### EXERCISE DESCRIPTION
Copy out all the lines below word for word, changing nothing.
>> start SUPPLIED RECORDS
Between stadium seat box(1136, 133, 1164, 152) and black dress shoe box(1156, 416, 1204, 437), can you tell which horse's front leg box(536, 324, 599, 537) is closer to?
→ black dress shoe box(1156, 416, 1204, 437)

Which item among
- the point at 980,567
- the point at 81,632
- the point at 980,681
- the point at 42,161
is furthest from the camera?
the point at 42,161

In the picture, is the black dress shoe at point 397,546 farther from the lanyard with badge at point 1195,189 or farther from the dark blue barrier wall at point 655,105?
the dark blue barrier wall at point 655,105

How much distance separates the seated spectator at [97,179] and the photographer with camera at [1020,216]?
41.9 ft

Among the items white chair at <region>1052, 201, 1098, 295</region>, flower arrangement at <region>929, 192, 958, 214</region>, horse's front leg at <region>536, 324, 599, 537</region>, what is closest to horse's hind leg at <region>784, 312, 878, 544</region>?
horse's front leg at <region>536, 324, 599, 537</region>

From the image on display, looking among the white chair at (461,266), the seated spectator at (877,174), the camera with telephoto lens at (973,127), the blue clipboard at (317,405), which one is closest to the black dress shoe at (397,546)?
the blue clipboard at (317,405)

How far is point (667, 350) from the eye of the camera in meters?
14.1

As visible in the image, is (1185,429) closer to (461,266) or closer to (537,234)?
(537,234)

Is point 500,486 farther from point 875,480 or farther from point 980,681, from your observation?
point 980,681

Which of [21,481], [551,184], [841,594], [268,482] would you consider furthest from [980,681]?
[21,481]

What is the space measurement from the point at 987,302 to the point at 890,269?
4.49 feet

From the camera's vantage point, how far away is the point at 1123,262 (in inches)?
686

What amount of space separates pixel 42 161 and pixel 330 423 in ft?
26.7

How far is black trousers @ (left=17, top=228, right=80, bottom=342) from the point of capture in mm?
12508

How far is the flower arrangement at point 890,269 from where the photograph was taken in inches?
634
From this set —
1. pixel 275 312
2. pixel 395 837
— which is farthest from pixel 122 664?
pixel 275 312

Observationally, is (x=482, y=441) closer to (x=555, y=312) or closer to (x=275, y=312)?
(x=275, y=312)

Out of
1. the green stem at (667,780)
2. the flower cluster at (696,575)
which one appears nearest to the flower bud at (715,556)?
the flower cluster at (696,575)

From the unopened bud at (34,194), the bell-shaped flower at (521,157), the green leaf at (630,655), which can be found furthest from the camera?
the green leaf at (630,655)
>> end SUPPLIED RECORDS
### COMPLETE ANSWER
Between stadium seat box(1136, 133, 1164, 152) and black dress shoe box(1156, 416, 1204, 437), can you tell which horse's front leg box(536, 324, 599, 537) is closer to?
→ black dress shoe box(1156, 416, 1204, 437)

Which item among
- the point at 980,567
- the point at 81,632
- the point at 980,681
- the point at 42,161
is furthest from the camera?
the point at 42,161

In the picture, is the black dress shoe at point 397,546 farther from the lanyard with badge at point 1195,189 or farther from the dark blue barrier wall at point 655,105?
the dark blue barrier wall at point 655,105

How much distance separates the seated spectator at [97,179] and the photographer with camera at [1020,216]?
41.9 ft

Among the items white chair at <region>1052, 201, 1098, 295</region>, flower arrangement at <region>929, 192, 958, 214</region>, horse's front leg at <region>536, 324, 599, 537</region>, what is closest to horse's hind leg at <region>784, 312, 878, 544</region>?
horse's front leg at <region>536, 324, 599, 537</region>

From the image on display, looking among the white chair at (461,266), the seated spectator at (877,174), the camera with telephoto lens at (973,127), the blue clipboard at (317,405), which one is closest to the black dress shoe at (397,546)?
the blue clipboard at (317,405)

How far is point (667, 350) from the eye of the camera in meters?
14.1

As visible in the image, is (1185,429) closer to (461,266) or closer to (537,234)?
(537,234)

Is point 500,486 farther from point 875,480 or farther from point 980,681, from your observation?
point 980,681

Which of [21,481], [551,184], [841,594], [268,482] would you consider furthest from [980,681]?
[21,481]

What is the space measurement from the point at 987,302 to the point at 890,269?
4.49 feet

From the camera's vantage point, how far away is the point at 1123,262 (in inches)?
686

What amount of space separates pixel 42 161 and pixel 330 423 in ft?
26.7

How far is black trousers @ (left=17, top=228, right=80, bottom=342) from the point of capture in mm?
12508

How far is the flower arrangement at point 890,269 from where the photograph was taken in inches?
634
From this set —
1. pixel 275 312
2. pixel 395 837
— which is farthest from pixel 122 664?
pixel 275 312

Observationally, is (x=482, y=441) closer to (x=555, y=312) or closer to (x=275, y=312)?
(x=275, y=312)

Out of
1. the green stem at (667,780)
2. the flower cluster at (696,575)
which one appears nearest to the flower bud at (715,556)?
the flower cluster at (696,575)

From the unopened bud at (34,194), the bell-shaped flower at (521,157), the green leaf at (630,655), which can be found furthest from the camera?
the green leaf at (630,655)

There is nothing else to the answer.